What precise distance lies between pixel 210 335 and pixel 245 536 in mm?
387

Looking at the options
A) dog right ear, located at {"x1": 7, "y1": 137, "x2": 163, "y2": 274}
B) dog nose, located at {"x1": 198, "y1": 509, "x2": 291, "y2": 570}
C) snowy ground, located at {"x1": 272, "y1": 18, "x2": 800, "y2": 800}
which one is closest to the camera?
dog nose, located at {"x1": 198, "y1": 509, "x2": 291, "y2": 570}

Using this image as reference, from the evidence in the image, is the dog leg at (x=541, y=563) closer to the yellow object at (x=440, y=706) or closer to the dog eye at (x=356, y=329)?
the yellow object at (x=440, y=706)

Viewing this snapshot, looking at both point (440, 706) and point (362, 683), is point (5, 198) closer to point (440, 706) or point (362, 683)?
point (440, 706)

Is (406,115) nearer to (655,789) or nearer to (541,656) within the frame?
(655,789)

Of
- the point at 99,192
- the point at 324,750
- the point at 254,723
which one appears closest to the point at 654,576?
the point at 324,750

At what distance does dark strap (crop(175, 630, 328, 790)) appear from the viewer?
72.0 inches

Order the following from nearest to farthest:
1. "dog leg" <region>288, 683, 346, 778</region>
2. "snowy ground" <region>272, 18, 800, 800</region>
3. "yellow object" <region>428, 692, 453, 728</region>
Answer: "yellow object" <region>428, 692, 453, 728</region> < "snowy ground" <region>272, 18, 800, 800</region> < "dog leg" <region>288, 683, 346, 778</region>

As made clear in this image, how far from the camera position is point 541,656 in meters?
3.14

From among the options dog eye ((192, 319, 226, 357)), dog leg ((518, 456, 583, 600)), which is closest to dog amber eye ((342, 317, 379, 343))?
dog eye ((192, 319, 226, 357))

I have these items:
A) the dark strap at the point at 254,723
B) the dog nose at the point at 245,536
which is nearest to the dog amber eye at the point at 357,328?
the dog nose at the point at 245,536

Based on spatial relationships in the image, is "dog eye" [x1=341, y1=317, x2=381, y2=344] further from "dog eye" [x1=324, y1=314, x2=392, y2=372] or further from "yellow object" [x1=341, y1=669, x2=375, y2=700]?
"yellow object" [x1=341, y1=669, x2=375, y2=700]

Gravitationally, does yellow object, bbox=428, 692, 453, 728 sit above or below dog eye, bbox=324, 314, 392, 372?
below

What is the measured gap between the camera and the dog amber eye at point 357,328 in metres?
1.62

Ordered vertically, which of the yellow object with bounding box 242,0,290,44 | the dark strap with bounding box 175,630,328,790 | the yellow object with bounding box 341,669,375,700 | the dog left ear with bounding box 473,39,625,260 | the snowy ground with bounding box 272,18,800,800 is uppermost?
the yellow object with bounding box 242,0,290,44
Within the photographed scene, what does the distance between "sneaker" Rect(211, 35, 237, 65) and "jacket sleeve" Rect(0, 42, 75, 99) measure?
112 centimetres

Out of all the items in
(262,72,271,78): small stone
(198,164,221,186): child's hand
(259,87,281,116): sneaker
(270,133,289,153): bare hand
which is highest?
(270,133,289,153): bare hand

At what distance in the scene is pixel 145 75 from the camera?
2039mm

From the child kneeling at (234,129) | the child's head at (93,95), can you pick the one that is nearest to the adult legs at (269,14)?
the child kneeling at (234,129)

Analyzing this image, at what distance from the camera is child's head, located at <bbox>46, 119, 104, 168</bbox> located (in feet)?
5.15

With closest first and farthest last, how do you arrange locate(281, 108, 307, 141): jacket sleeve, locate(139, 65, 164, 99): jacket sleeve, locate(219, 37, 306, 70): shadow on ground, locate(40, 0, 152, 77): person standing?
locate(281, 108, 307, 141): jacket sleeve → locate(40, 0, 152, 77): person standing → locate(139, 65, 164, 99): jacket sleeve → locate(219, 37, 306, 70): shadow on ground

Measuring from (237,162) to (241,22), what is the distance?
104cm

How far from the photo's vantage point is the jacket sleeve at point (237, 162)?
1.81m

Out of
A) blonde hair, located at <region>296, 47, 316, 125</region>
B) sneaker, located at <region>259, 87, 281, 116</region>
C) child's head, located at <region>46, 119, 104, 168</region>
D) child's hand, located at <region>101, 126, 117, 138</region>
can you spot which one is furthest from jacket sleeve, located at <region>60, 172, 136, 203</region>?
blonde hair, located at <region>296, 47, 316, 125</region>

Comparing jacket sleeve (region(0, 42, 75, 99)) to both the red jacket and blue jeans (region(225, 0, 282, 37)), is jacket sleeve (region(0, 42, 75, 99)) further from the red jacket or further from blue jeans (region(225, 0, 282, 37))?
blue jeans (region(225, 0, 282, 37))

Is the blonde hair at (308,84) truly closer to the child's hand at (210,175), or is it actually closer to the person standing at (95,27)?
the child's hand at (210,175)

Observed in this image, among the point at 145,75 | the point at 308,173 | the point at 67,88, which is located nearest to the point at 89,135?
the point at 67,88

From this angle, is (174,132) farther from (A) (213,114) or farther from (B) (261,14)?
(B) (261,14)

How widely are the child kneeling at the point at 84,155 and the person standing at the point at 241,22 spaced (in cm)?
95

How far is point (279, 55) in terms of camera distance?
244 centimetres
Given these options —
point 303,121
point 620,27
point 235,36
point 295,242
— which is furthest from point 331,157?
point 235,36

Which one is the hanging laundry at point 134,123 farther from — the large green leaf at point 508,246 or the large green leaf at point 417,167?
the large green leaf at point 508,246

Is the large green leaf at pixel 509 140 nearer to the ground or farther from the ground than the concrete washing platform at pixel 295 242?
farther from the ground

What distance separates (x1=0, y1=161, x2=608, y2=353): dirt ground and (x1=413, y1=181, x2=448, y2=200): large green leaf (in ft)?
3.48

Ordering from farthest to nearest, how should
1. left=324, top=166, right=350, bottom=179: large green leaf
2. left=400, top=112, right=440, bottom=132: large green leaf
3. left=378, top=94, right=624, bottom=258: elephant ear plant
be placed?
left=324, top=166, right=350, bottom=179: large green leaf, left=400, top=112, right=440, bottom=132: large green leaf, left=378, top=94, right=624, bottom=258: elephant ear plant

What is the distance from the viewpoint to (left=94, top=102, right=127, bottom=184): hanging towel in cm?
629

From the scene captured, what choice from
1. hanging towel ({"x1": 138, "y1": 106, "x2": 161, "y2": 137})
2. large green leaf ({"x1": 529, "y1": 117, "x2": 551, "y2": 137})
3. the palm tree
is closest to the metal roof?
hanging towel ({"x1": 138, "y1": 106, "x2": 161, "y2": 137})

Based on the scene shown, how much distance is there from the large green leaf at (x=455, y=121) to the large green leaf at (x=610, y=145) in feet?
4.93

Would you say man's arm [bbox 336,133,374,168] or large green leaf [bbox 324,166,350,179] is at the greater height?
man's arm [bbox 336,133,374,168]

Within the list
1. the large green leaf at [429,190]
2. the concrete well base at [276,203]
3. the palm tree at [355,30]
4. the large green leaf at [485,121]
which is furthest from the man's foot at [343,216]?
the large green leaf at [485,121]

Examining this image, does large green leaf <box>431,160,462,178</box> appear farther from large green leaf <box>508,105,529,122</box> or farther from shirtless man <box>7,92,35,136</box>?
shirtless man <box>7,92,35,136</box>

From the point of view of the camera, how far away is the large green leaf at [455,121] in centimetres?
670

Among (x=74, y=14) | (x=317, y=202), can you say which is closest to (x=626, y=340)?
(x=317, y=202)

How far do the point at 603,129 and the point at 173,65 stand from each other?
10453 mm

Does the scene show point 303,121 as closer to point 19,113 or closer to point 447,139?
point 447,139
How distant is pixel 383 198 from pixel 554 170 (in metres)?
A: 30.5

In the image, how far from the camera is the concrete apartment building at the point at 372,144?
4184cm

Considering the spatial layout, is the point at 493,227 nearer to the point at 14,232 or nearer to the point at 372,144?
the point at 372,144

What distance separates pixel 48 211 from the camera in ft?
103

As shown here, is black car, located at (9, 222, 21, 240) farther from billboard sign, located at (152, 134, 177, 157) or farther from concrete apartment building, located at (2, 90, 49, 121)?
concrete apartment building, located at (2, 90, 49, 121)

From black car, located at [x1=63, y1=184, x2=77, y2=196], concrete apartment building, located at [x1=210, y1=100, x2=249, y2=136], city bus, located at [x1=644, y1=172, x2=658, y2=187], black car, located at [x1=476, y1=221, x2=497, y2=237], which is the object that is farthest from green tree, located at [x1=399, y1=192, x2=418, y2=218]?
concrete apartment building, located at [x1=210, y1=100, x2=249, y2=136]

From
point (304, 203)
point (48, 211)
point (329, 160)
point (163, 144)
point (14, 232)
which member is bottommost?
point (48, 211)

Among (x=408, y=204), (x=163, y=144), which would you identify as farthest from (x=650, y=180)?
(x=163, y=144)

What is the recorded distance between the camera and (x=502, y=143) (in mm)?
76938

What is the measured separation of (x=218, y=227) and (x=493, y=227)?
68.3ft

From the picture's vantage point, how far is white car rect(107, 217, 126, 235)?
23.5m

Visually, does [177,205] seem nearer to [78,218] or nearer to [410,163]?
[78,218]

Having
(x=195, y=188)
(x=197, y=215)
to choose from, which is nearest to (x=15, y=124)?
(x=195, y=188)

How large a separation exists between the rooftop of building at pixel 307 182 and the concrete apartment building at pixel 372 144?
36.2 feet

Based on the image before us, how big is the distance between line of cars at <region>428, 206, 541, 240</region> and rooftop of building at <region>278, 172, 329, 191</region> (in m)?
■ ■ ■ ■
### Given instruction
Print the data starting with the line that contains "Using this image" and going on through the line that contains "72.0 inches", reproducing each line exactly.

### Solution to this exercise
Using this image as reference, from the evidence in the image, is the dog leg at (x=541, y=563) closer to the yellow object at (x=440, y=706) or closer to the dog eye at (x=356, y=329)?
the yellow object at (x=440, y=706)

Viewing this snapshot, looking at both point (440, 706) and point (362, 683), is point (5, 198) closer to point (440, 706) or point (362, 683)?
point (440, 706)

Is (406,115) nearer to (655,789) or nearer to (541,656) within the frame?
(655,789)

Of
- the point at 99,192
- the point at 324,750
- the point at 254,723
which one appears closest to the point at 654,576?
the point at 324,750

At what distance does dark strap (crop(175, 630, 328, 790)) appear from the viewer?
72.0 inches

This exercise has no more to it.